Marie Hoff may be able to help with that question.
In 2013, she took on a small flock of ouessant sheep and launched Cappella Grazing in Sonoma County. Her clients were mainly vineyards, orchards, farms, and private land owners who wanted a quieter, more efficient form of a lawnmower. But it soon became apparent that her flock was serving another more urgent need: reducing fuel loads to prevent wildfires.
Using ruminants as part of a wildfire mitigation program is not new. Nor is using them to graze vineyards and orchards. It’s been a common practice in Europe for centuries, and grazing animals have been part of a much larger environmental cycle for, well, thousands of years. Sheep do this all while fertilizing the soil, reducing invasive weeds, and eventually, helping restore grasslands.
As her flock returned to the same plots of land year after year, Marie saw firsthand just how powerfully effective targeted grazing could be as part of a regenerative agriculture scheme.
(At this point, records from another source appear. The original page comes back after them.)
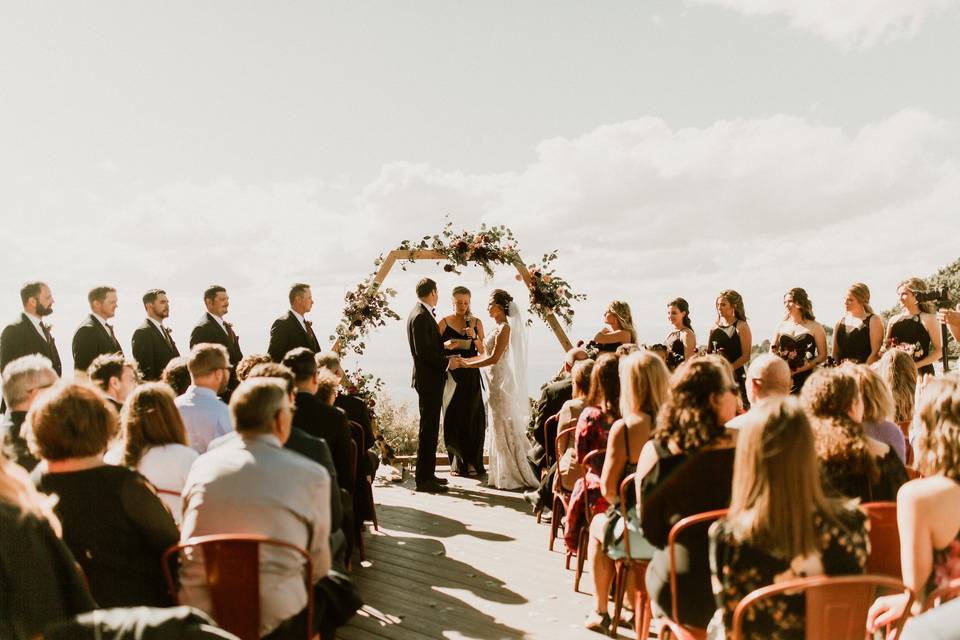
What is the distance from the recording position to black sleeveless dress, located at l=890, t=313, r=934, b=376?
6969mm

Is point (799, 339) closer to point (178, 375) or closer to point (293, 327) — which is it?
point (293, 327)

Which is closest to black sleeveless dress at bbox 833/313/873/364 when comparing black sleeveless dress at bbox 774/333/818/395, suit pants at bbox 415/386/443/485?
black sleeveless dress at bbox 774/333/818/395

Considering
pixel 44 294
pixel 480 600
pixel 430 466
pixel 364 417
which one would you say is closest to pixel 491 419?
pixel 430 466

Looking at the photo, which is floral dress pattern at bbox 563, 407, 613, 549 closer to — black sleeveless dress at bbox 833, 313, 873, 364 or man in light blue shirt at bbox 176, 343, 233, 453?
man in light blue shirt at bbox 176, 343, 233, 453

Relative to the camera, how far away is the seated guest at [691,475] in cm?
297

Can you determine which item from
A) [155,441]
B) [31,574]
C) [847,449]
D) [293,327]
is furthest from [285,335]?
[847,449]

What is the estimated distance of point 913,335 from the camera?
23.0 ft

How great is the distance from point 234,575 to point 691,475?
1.82 meters

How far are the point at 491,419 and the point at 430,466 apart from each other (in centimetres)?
87

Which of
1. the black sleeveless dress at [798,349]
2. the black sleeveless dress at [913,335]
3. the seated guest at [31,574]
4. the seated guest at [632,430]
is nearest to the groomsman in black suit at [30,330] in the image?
the seated guest at [31,574]

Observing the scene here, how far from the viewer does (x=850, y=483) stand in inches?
121

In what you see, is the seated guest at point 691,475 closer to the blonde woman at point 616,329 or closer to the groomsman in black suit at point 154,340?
the blonde woman at point 616,329

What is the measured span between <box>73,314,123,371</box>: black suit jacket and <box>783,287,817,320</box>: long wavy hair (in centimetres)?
680

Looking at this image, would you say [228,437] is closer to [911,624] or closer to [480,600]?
[480,600]
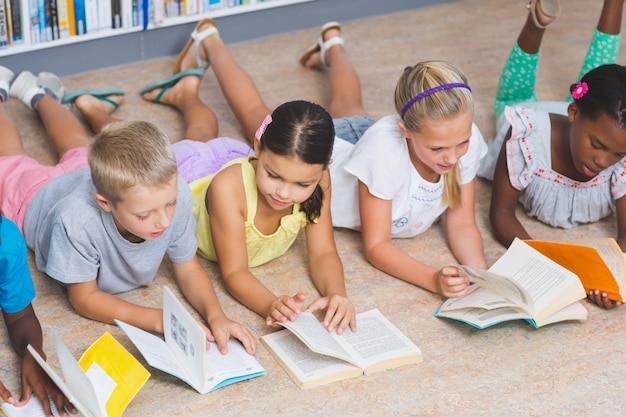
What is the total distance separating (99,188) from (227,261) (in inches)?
16.7

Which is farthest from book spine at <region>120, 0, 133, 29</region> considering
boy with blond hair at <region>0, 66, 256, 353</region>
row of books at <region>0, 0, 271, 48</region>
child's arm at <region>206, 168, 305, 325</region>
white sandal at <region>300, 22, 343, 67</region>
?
child's arm at <region>206, 168, 305, 325</region>

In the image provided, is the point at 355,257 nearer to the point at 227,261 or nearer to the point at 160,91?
the point at 227,261

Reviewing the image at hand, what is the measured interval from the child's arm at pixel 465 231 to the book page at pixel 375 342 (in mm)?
394

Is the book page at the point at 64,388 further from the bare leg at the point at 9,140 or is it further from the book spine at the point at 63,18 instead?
the book spine at the point at 63,18

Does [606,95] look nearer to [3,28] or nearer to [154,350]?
[154,350]

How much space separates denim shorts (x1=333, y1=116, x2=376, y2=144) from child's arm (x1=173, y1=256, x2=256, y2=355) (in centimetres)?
65

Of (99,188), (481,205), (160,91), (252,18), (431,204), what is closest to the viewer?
(99,188)

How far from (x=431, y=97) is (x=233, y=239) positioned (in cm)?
60

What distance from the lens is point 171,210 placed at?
1926 millimetres

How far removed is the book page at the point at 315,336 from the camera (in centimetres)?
192

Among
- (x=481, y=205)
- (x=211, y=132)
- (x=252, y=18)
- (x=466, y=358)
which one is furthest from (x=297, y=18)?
(x=466, y=358)

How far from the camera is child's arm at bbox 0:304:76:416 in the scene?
1.78 metres

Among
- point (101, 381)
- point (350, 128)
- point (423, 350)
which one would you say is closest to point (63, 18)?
point (350, 128)

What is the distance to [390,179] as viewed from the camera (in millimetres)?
2309
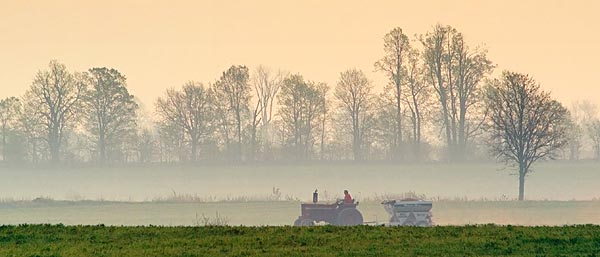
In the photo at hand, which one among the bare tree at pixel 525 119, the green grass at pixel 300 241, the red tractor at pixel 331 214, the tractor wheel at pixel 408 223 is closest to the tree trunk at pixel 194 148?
the bare tree at pixel 525 119

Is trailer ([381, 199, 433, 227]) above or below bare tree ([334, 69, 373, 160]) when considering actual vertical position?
below

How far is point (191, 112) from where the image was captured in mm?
84750

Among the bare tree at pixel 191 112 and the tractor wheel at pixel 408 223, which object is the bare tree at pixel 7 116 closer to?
the bare tree at pixel 191 112

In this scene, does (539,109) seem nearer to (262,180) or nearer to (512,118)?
(512,118)

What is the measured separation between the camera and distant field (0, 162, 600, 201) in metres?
74.1

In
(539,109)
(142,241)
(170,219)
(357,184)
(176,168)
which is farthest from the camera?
(176,168)

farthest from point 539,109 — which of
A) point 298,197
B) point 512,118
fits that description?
point 298,197

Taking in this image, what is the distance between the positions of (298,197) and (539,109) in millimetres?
19319

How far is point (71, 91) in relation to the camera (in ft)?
267

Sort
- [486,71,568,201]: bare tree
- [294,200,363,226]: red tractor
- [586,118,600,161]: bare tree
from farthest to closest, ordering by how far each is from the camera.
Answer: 1. [586,118,600,161]: bare tree
2. [486,71,568,201]: bare tree
3. [294,200,363,226]: red tractor

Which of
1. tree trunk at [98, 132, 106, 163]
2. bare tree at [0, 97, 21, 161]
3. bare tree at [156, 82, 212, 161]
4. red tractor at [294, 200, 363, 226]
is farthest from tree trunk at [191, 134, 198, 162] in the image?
red tractor at [294, 200, 363, 226]

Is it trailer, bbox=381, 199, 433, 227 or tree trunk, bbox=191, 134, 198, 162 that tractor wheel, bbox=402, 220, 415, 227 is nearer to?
trailer, bbox=381, 199, 433, 227

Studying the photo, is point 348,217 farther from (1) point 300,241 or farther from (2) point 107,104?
(2) point 107,104

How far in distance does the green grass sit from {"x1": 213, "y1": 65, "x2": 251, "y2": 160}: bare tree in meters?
60.8
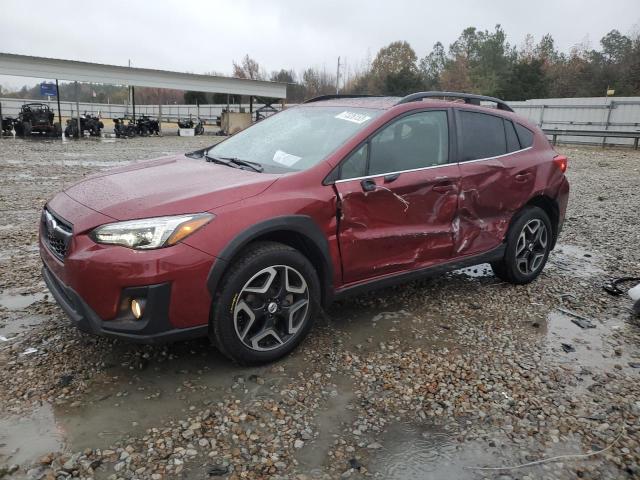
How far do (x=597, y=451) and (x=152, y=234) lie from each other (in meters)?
2.66

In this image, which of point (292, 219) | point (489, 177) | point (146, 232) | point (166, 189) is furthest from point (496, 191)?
point (146, 232)

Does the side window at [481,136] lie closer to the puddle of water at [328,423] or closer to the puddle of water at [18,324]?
the puddle of water at [328,423]

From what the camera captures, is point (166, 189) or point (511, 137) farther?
point (511, 137)

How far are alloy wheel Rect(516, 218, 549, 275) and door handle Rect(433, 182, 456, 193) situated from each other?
3.73 ft

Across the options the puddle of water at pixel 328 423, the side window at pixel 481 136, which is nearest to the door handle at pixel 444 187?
the side window at pixel 481 136

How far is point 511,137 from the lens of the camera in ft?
15.6

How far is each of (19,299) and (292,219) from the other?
8.68 feet

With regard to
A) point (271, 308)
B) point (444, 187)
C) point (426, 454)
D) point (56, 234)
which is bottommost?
point (426, 454)

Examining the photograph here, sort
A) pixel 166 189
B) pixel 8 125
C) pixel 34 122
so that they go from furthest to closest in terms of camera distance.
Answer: pixel 8 125 < pixel 34 122 < pixel 166 189

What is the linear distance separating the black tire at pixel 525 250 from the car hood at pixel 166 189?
2.60 meters

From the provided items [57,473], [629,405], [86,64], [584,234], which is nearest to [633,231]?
[584,234]

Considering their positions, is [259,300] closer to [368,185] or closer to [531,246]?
[368,185]

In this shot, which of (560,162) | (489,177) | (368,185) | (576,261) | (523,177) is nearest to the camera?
(368,185)

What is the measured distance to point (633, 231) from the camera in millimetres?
7344
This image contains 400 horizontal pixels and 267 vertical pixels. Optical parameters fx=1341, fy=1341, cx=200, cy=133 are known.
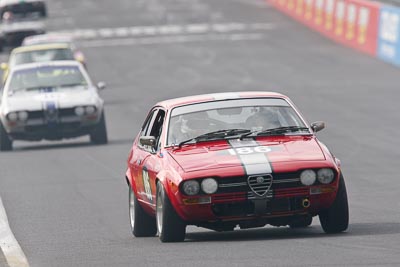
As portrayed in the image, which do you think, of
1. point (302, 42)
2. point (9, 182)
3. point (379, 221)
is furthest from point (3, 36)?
point (379, 221)

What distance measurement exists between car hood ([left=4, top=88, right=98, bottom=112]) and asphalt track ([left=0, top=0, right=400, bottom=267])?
816 mm

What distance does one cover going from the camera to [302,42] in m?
46.2

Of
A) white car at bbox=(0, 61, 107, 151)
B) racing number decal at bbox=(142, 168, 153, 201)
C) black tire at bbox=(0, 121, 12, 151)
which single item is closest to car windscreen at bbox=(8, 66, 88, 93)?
white car at bbox=(0, 61, 107, 151)

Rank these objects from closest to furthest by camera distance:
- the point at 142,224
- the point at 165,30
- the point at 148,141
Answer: the point at 148,141 → the point at 142,224 → the point at 165,30

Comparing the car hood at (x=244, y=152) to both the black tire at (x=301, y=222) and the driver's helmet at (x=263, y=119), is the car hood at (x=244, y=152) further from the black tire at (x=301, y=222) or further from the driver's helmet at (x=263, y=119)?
the black tire at (x=301, y=222)

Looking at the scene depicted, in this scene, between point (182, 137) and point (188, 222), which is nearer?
point (188, 222)

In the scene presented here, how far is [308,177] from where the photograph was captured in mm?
10766

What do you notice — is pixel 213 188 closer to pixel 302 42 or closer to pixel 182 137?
pixel 182 137

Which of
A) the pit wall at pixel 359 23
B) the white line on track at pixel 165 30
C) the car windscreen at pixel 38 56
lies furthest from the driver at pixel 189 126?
the white line on track at pixel 165 30

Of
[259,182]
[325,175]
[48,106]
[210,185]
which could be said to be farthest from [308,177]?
[48,106]

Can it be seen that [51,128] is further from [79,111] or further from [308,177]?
[308,177]

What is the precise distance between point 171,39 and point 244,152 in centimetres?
3914

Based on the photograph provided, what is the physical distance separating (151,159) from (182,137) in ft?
1.16

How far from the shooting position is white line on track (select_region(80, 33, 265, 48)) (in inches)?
1932
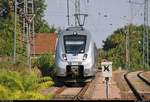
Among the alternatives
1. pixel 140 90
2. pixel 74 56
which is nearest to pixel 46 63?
pixel 74 56

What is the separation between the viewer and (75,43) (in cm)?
3247

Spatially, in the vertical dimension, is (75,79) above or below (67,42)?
below

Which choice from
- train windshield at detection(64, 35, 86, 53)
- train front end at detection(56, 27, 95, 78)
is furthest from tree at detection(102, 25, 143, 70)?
train front end at detection(56, 27, 95, 78)

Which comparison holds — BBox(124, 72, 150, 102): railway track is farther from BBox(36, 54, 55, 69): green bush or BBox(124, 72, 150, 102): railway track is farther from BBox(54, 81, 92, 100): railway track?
BBox(36, 54, 55, 69): green bush

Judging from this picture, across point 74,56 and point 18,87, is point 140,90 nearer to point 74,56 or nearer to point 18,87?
point 74,56

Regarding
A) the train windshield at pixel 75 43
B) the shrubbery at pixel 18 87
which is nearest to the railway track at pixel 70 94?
the train windshield at pixel 75 43

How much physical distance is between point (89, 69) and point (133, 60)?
230ft

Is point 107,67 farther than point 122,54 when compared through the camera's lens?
No

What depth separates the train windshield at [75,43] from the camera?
106ft

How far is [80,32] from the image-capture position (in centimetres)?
3300

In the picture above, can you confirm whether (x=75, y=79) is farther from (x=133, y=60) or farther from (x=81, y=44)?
(x=133, y=60)

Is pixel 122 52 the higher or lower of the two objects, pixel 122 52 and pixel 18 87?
the higher

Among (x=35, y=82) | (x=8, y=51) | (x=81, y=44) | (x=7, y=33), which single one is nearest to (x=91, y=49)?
(x=81, y=44)

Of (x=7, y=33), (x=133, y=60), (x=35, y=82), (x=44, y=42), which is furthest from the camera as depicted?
(x=133, y=60)
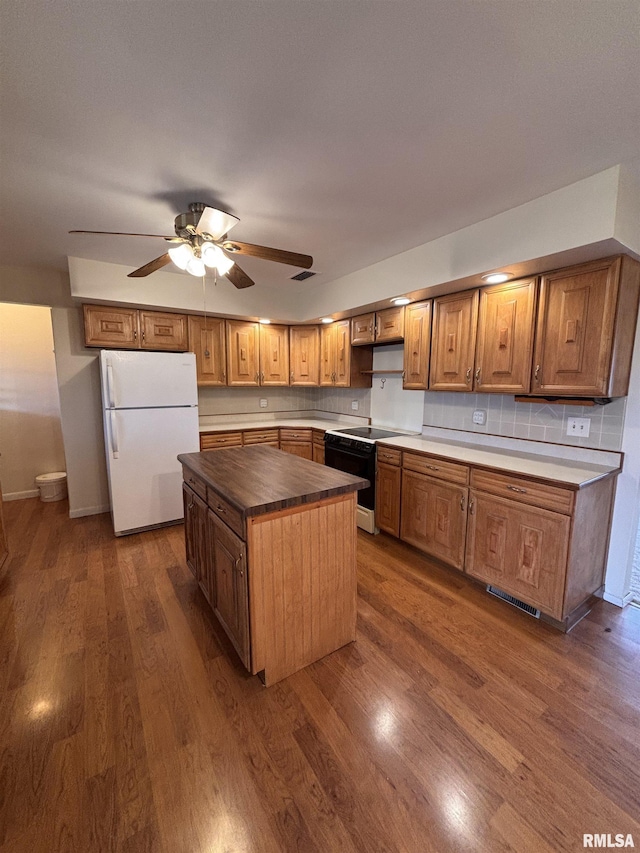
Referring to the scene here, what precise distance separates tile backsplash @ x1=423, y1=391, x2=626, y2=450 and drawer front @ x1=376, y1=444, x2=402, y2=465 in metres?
0.63

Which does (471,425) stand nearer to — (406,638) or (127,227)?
(406,638)

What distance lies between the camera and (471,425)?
3.03m

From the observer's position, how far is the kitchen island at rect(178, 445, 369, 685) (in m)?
1.59

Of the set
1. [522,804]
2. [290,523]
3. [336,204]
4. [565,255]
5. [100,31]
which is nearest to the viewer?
[100,31]

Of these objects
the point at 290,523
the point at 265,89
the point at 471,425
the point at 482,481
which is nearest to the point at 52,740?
the point at 290,523

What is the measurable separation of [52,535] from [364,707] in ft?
10.6

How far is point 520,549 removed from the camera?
2168 millimetres

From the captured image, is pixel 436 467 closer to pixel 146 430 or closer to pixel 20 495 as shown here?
pixel 146 430

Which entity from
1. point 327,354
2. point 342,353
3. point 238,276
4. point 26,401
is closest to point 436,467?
point 342,353

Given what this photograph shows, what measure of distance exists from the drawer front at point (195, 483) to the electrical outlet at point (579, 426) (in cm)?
245

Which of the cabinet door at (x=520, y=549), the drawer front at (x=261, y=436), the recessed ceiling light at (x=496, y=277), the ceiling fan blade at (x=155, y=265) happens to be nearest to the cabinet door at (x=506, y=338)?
the recessed ceiling light at (x=496, y=277)

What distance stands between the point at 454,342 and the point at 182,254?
202cm

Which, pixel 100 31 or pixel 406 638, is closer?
pixel 100 31

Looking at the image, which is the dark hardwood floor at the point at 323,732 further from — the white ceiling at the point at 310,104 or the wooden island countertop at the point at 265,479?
the white ceiling at the point at 310,104
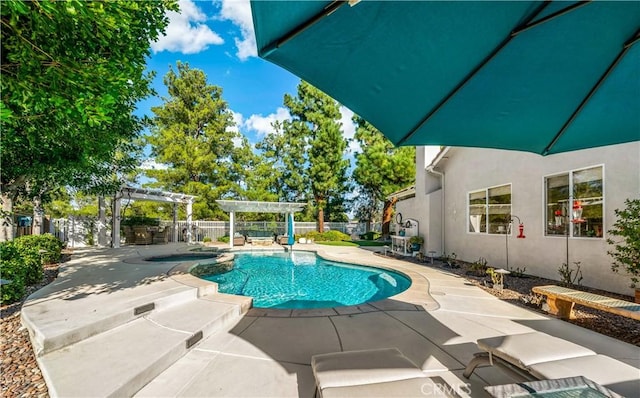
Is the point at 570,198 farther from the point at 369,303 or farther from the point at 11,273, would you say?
the point at 11,273

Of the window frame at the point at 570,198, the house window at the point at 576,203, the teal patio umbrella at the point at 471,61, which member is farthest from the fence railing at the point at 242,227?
the teal patio umbrella at the point at 471,61

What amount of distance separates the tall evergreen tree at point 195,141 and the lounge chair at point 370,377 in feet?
65.0

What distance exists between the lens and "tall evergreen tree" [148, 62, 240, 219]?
19.7 metres

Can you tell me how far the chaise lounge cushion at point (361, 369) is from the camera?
1.91 m

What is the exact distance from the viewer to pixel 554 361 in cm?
217

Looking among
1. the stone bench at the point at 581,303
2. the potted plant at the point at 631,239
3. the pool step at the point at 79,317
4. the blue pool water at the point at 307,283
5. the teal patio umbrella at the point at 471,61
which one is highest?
the teal patio umbrella at the point at 471,61

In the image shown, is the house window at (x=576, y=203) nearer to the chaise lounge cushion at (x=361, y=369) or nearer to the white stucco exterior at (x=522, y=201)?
the white stucco exterior at (x=522, y=201)

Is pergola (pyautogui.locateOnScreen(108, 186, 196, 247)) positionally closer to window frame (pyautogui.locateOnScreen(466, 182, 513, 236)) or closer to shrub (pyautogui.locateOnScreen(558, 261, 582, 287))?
window frame (pyautogui.locateOnScreen(466, 182, 513, 236))

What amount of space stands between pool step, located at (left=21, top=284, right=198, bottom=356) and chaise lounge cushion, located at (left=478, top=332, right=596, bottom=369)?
4.44 meters

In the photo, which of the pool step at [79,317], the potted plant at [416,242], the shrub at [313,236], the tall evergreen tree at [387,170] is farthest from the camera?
the shrub at [313,236]

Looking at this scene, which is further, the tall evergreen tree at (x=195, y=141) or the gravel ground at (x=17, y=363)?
the tall evergreen tree at (x=195, y=141)

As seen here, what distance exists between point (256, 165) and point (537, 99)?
22.5 m

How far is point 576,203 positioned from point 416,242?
19.0 feet

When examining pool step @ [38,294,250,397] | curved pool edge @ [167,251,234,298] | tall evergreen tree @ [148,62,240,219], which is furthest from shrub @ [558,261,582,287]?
tall evergreen tree @ [148,62,240,219]
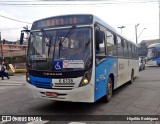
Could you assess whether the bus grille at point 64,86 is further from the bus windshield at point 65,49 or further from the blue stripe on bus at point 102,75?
the blue stripe on bus at point 102,75

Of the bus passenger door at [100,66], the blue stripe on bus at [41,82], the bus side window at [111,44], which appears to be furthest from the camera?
the bus side window at [111,44]

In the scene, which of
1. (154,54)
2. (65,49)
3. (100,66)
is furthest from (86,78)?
(154,54)

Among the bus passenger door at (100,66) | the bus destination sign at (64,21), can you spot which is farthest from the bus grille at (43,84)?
the bus destination sign at (64,21)

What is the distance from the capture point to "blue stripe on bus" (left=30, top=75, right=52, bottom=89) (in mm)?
6292

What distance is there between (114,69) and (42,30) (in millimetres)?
3398

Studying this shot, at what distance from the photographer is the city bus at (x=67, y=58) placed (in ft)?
19.9

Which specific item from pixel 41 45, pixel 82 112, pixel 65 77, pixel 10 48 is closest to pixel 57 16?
pixel 41 45

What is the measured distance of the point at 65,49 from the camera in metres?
6.32

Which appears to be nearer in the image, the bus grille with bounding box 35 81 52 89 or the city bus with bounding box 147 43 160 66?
the bus grille with bounding box 35 81 52 89

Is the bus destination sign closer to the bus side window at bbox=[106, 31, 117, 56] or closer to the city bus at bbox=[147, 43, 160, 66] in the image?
the bus side window at bbox=[106, 31, 117, 56]

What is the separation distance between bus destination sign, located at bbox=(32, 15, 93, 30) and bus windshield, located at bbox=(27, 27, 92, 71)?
22 centimetres

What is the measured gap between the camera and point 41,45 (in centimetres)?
667

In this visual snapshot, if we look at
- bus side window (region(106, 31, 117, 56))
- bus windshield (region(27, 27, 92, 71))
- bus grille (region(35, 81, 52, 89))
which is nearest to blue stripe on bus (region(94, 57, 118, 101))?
bus side window (region(106, 31, 117, 56))

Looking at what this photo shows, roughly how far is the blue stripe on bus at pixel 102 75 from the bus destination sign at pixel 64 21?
1464 millimetres
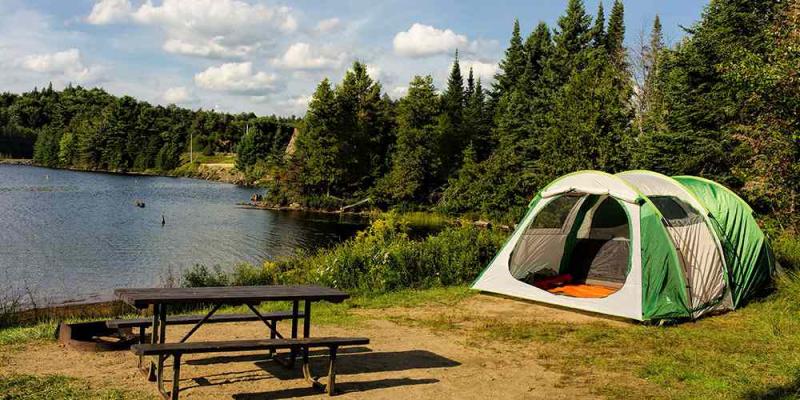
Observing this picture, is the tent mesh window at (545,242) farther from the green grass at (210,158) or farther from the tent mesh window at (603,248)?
the green grass at (210,158)

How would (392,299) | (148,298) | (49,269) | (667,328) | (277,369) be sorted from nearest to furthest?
1. (148,298)
2. (277,369)
3. (667,328)
4. (392,299)
5. (49,269)

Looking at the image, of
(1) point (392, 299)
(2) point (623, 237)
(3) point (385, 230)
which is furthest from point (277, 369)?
(3) point (385, 230)

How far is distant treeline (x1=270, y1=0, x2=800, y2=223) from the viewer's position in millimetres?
15391

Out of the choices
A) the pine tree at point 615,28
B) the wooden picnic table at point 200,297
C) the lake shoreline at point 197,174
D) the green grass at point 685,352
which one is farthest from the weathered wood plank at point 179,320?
the lake shoreline at point 197,174

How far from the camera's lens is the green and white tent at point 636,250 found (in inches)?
346

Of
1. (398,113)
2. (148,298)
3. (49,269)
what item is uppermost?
(398,113)

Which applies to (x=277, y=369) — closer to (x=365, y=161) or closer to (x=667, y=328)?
(x=667, y=328)

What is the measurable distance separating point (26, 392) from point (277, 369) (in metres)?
2.06

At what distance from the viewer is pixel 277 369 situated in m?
6.02

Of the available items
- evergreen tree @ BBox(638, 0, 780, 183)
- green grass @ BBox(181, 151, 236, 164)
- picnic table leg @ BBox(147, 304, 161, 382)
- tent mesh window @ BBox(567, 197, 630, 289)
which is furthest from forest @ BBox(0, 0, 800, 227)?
green grass @ BBox(181, 151, 236, 164)

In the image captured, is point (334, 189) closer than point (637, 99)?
No

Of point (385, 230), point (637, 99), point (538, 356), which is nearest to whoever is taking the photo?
point (538, 356)

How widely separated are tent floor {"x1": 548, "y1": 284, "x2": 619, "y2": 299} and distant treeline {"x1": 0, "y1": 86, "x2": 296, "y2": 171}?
6825cm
And she met others who were doing it on a much larger scale.
It was about this time that she noticed a problem. All these farmers were doing great things with their flocks. Yet every year at shearing time, all the wool got thrown away for lack of a market.
And so, Marie decided to step into the gap, buy the wool, and try to make something out of it. She folded Cappella Grazing into a new venture called Full Circle Wool.
Which is where your and my breakfast dishes come into play.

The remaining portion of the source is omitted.